Self doubt can be a scary part of leading a team. When you have self doubt, it sits on your shoulder like a constant companion.
Why should they listen to me?
Am I cut out for this?
To me, doubting yourself is a good thing. It can be uncomfortable and reduce your confidence from time to time. But if you take note of what it is telling you, self doubt can be a useful friend to have.
A lack of self doubt can be dangerous
When a leader stops questioning themselves and becomes overconfident, bad things can happen. Gotham Culture writes about just how to avoid the overconfidence trap. If you think you have all the answers and you don’t need any help, you’re in danger of making bad decisions.
Even worse, some leaders experience self doubt, but choose to ignore it. This is usually because they want to be seen as confident and capable leaders. They see self doubt and questioning themselves as a sign of weakness.
They’re wrong. Self doubt is not a sign of weakness. When you sit up and take notice, it can give you strength. Addressing your feeling of self doubt will make you think harder about what you’re doing. Then, you will be able to take more considered actions.
How to use self doubt to improve your leadership
1. Find out what you’re worried about
When you’re feeling a large bout of worry and doubt, stop for a second. In my experience, self doubt is associated with something specific, it isn’t just a general feeling. Self doubt is your mind’s way of telling you that you are concerned about something that you need to address.
It is often associated with a decision, a course of action or an upcoming event. If it’s not immediately obvious, write down your thoughts in a notepad to gradually pinpoint the source of your worry.
Now, you have a clear idea of what you’re worried about. That’s the first step.
2. Identify actions that will address your concerns
Now that you know the source of your worry, the trick is to do something about it. You want to take action that reduces your feelings of worry and doubt.
Perhaps your worry is about making change in your team. Your self doubt kicks in and you start to worry that you are making the wrong decision. In this example, you might choose to test out your plan with a trusted colleague. Or perhaps you might discuss the change with your team directly to get their feedback first.
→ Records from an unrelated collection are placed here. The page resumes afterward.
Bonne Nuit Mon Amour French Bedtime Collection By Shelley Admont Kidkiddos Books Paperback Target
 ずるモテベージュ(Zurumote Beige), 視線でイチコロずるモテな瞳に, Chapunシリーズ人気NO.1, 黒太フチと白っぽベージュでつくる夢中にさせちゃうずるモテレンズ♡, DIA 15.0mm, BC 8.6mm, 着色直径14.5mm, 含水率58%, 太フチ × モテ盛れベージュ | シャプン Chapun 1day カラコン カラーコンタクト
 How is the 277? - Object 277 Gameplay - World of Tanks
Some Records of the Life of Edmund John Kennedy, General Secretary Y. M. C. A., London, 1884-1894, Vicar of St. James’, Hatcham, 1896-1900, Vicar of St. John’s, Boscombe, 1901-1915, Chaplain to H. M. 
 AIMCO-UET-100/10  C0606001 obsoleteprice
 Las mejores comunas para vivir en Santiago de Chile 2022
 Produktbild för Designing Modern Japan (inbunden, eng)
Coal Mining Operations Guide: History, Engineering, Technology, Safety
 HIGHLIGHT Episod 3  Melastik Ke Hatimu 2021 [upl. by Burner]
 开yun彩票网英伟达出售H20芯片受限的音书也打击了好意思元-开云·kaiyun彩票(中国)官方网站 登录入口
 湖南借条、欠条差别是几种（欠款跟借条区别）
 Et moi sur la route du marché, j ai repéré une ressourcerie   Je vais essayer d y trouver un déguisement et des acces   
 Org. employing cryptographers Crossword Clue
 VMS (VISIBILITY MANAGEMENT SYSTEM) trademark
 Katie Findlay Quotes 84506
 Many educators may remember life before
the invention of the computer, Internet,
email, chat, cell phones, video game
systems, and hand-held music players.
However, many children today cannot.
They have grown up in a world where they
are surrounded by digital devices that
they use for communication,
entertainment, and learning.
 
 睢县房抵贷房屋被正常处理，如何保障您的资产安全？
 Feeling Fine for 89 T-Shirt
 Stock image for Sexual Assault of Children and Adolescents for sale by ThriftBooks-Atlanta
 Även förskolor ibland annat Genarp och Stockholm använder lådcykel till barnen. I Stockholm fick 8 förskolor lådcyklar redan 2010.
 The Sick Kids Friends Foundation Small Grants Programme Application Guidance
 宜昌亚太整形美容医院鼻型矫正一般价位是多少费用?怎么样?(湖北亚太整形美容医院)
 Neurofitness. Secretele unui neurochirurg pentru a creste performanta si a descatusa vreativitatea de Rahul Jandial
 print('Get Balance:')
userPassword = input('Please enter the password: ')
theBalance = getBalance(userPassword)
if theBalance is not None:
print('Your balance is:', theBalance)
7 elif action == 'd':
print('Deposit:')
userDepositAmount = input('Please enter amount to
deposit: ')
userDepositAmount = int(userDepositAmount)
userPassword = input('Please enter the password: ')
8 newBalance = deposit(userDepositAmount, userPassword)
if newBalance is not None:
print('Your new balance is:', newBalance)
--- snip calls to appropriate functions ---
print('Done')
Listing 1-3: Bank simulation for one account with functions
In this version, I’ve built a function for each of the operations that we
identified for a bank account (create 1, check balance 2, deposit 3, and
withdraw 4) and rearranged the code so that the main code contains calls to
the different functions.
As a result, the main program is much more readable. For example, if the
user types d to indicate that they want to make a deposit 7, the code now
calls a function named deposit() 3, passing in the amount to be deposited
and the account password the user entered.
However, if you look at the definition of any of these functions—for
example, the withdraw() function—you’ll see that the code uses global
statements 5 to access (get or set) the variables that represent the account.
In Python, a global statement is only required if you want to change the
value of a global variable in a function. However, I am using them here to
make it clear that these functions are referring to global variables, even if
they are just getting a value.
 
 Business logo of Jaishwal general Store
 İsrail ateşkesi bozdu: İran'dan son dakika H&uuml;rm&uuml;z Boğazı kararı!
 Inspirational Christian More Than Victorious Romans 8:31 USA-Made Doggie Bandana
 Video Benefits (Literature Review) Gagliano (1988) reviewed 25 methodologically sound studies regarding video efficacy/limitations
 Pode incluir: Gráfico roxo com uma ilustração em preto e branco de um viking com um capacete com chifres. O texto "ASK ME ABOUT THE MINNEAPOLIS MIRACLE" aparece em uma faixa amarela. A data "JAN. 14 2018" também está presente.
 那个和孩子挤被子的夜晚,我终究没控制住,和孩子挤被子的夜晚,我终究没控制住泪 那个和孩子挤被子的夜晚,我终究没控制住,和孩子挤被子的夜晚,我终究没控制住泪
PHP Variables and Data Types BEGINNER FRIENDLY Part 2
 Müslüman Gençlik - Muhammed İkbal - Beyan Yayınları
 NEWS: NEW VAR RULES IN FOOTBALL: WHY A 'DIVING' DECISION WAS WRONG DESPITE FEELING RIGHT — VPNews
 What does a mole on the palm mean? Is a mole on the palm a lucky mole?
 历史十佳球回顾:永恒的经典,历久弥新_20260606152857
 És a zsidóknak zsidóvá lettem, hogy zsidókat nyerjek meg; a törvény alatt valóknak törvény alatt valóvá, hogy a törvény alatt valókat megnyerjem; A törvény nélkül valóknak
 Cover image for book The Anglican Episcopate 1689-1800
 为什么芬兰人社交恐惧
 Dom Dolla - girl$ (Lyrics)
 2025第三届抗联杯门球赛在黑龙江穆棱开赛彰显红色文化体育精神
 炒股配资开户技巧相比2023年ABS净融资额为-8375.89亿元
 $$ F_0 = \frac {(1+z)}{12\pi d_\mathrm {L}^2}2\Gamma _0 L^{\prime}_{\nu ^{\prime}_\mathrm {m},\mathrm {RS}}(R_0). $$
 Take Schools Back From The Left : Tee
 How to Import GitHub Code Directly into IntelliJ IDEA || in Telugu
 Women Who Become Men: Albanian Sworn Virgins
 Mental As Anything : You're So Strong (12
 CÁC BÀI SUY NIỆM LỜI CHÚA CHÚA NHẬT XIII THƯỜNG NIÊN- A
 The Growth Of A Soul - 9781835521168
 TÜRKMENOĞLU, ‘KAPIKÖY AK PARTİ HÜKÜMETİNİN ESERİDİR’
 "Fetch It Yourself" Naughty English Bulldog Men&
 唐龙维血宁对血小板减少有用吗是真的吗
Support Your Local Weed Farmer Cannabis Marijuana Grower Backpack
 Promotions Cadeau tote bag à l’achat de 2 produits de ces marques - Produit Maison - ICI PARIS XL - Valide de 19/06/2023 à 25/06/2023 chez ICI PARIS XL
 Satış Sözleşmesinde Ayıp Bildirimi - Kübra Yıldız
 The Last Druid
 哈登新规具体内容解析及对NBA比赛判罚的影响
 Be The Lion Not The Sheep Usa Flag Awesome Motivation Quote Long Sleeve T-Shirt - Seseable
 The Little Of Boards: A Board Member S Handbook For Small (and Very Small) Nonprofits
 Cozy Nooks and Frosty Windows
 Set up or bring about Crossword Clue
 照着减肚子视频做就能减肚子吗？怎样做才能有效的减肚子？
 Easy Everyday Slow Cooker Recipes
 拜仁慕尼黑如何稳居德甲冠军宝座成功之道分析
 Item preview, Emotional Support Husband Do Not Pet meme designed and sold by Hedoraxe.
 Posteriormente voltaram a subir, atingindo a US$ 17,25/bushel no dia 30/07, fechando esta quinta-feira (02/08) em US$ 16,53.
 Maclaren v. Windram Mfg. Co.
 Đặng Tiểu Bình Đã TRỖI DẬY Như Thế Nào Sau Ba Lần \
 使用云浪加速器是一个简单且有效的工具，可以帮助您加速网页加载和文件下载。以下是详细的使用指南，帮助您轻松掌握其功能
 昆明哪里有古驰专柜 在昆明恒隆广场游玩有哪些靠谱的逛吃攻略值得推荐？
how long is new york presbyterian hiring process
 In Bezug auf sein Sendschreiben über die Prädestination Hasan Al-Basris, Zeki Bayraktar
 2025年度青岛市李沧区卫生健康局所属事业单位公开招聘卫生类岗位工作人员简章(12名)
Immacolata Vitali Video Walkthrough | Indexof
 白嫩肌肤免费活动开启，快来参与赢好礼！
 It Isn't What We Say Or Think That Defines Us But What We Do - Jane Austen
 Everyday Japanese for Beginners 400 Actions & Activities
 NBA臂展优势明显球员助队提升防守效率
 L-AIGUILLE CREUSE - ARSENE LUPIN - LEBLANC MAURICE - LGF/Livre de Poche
It’s not just about making yourself feel better. In this example, if the cause of your concern is the potential impact your change has on others, addressing your own doubts is likely to result in a better outcome for everyone.
The point of this is to make yourself think harder about what you’re doing. Then, you can improve the way you’re doing it, for yourself and for others.
If your concerns are about the reactions of other people, your actions are likely to involve making sure you have considered how what you are doing is impacting them.
3. Measure and repeat the process
Once you’ve taken action to address your feelings of doubt and worry, take a moment to check if it has made any difference. If your feeling of self doubt has reduced, you’re on the right track.
If it hasn’t, then you need to make a correction, or try something else. Repeat the first two steps to ensure you’re focusing on the right concerns and addressing them.
Remember that sometimes, self doubt won’t go away completely. Ask yourself the following question:
Have I done what is practical and reasonable, to address my doubts and concerns?
If the answer is “Yes”, then you’re on the right track. After following this simple process, you are far likely to reach a better quality outcome, that addressed your key concerns.
Self doubt can feel like a crippling problem for leaders, but it can be a positive force when used correctly.
Don’t ignore it.
Listen to what it’s telling you and take action to address it.
You will make more intentional, well thought-out decisions and take considered actions. That’s how self doubt will make you a better leader.